What is needed is an exact copy of the entries below, from the line that contains "common name: common raccoon" through the final line, both included, and nothing else.

=== Available data ===

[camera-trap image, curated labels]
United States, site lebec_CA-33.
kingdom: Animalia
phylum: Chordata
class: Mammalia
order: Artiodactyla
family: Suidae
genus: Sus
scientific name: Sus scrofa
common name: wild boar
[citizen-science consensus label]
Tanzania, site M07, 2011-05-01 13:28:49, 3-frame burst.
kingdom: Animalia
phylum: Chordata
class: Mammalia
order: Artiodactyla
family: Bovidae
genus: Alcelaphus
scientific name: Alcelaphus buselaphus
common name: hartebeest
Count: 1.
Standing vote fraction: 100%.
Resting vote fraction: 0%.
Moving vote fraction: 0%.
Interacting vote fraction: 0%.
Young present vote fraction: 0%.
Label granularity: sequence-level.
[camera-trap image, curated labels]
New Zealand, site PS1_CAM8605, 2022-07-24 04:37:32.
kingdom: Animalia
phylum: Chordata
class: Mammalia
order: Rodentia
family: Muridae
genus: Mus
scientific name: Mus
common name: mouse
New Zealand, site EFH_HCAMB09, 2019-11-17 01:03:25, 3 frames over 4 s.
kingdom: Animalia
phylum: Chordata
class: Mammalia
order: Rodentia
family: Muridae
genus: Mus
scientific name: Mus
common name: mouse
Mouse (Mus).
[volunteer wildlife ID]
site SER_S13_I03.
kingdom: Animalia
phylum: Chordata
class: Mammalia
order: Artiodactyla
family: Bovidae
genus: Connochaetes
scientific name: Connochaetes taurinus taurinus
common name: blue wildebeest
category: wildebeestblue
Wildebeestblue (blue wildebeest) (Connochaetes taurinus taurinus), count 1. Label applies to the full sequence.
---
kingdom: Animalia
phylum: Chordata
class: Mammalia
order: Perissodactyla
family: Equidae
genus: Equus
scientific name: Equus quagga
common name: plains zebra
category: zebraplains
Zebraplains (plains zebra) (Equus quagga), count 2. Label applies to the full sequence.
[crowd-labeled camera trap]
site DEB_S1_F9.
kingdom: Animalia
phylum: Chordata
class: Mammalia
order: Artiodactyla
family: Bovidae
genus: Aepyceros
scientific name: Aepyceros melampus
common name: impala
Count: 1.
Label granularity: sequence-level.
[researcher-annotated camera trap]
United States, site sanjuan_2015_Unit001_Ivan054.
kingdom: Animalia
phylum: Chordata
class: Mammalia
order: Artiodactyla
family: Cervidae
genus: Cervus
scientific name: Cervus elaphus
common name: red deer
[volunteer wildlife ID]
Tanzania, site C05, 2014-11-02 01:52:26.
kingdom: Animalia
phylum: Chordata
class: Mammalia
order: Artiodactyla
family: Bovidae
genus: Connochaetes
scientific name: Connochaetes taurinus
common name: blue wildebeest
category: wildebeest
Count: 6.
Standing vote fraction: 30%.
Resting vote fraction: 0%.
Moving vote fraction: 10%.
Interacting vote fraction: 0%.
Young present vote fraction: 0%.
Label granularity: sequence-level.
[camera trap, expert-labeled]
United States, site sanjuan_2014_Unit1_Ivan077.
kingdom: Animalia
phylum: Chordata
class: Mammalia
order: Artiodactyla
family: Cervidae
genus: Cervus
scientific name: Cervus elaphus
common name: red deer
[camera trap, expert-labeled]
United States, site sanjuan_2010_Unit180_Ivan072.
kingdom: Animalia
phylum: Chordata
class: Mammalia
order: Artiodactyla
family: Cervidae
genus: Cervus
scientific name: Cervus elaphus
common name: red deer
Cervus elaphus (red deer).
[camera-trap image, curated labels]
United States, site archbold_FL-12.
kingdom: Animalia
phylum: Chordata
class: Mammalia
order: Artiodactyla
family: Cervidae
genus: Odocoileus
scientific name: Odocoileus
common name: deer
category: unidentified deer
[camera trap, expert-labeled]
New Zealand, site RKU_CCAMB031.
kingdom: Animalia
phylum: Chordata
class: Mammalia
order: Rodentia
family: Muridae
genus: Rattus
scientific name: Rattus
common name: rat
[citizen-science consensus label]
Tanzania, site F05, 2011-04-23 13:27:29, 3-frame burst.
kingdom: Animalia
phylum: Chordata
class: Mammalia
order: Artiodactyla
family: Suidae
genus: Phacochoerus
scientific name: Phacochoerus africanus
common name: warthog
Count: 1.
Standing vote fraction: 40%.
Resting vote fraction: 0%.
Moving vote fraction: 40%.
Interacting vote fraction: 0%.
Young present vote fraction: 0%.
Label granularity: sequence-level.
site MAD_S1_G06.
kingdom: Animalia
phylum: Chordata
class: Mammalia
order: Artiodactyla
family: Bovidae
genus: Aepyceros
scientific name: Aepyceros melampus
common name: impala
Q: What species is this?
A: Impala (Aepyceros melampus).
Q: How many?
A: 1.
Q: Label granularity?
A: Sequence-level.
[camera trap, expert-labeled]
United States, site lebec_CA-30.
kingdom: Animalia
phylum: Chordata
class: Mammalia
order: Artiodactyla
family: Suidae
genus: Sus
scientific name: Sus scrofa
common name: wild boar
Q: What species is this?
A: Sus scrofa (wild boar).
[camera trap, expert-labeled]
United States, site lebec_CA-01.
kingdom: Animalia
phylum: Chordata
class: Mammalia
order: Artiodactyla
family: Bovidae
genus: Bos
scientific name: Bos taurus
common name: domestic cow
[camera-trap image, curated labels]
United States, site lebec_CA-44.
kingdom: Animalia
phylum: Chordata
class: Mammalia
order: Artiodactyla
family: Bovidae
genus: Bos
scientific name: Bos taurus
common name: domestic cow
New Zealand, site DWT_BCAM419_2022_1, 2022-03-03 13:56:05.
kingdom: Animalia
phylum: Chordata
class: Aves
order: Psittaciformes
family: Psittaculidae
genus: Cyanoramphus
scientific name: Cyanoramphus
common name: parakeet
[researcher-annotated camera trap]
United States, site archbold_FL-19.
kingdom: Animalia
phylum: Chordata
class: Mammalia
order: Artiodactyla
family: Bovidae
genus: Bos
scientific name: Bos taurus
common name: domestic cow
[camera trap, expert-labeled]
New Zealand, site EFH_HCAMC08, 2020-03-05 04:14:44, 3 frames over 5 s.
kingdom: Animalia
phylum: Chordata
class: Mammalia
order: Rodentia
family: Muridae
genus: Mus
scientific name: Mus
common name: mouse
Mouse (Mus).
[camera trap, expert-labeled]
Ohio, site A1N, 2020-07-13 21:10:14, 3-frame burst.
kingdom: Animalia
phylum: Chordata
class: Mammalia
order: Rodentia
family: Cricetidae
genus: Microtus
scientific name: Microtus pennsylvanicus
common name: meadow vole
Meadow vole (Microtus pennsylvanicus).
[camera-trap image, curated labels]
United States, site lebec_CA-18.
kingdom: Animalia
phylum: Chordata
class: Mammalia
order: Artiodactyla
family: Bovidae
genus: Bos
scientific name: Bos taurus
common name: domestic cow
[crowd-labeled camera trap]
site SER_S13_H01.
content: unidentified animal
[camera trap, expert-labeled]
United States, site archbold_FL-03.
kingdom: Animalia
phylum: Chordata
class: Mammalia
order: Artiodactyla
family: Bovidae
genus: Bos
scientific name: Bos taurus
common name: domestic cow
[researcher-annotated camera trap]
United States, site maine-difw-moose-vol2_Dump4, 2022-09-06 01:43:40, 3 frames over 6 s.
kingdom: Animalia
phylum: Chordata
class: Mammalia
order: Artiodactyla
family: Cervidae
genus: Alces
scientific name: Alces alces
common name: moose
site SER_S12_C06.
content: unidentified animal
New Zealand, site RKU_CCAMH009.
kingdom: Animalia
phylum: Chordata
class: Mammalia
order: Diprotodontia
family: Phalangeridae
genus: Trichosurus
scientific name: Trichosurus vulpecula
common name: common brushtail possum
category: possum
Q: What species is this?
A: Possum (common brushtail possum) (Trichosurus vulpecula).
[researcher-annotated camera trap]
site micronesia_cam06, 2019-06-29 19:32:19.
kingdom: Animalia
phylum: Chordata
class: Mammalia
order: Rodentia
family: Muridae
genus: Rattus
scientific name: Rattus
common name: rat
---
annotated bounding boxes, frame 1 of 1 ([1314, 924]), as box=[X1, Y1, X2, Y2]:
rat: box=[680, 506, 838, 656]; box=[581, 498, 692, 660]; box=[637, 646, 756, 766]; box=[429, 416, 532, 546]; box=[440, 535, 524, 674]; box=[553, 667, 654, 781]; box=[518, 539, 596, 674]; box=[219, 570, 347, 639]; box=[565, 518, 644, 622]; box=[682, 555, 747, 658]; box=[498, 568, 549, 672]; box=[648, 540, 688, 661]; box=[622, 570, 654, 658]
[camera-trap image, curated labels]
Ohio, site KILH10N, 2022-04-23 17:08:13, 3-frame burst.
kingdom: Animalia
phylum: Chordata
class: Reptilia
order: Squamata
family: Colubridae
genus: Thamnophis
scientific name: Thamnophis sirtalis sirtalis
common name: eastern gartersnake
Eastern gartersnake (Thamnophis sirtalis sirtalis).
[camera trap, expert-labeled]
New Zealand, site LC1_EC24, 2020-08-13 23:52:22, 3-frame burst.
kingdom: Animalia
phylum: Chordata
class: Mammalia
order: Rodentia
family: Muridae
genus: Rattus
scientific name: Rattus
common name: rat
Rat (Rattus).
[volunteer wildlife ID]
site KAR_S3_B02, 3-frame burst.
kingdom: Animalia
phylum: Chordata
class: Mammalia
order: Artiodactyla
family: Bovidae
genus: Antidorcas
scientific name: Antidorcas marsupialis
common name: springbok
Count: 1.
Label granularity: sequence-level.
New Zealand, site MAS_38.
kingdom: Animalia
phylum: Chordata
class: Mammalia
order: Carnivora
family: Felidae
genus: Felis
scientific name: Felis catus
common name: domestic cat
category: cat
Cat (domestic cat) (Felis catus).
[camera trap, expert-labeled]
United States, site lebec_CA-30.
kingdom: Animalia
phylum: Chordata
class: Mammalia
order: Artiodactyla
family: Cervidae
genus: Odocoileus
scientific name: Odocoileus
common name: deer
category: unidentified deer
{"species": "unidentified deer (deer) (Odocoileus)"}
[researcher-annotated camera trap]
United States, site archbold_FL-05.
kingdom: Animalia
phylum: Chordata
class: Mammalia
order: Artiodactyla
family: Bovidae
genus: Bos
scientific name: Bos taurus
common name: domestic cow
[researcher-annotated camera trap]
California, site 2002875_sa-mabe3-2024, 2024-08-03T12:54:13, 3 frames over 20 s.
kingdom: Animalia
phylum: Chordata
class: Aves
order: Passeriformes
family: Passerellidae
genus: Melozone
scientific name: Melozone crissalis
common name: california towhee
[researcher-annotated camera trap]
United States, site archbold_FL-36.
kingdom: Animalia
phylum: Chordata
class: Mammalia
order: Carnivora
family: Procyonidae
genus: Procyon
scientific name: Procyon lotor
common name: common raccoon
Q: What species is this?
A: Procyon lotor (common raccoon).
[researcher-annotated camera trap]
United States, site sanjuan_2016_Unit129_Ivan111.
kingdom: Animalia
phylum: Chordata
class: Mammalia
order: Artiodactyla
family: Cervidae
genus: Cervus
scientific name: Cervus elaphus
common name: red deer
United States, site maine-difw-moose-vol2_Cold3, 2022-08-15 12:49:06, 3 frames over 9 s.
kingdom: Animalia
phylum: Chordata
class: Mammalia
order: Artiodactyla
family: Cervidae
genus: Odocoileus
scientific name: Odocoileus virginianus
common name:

===

### Answer box
common name: common raccoon
Q: What species is this?
A: Procyon lotor (common raccoon).
[researcher-annotated camera trap]
United States, site sanjuan_2016_Unit129_Ivan111.
kingdom: Animalia
phylum: Chordata
class: Mammalia
order: Artiodactyla
family: Cervidae
genus: Cervus
scientific name: Cervus elaphus
common name: red deer
United States, site maine-difw-moose-vol2_Cold3, 2022-08-15 12:49:06, 3 frames over 9 s.
kingdom: Animalia
phylum: Chordata
class: Mammalia
order: Artiodactyla
family: Cervidae
genus: Odocoileus
scientific name: Odocoileus virginianus
common name:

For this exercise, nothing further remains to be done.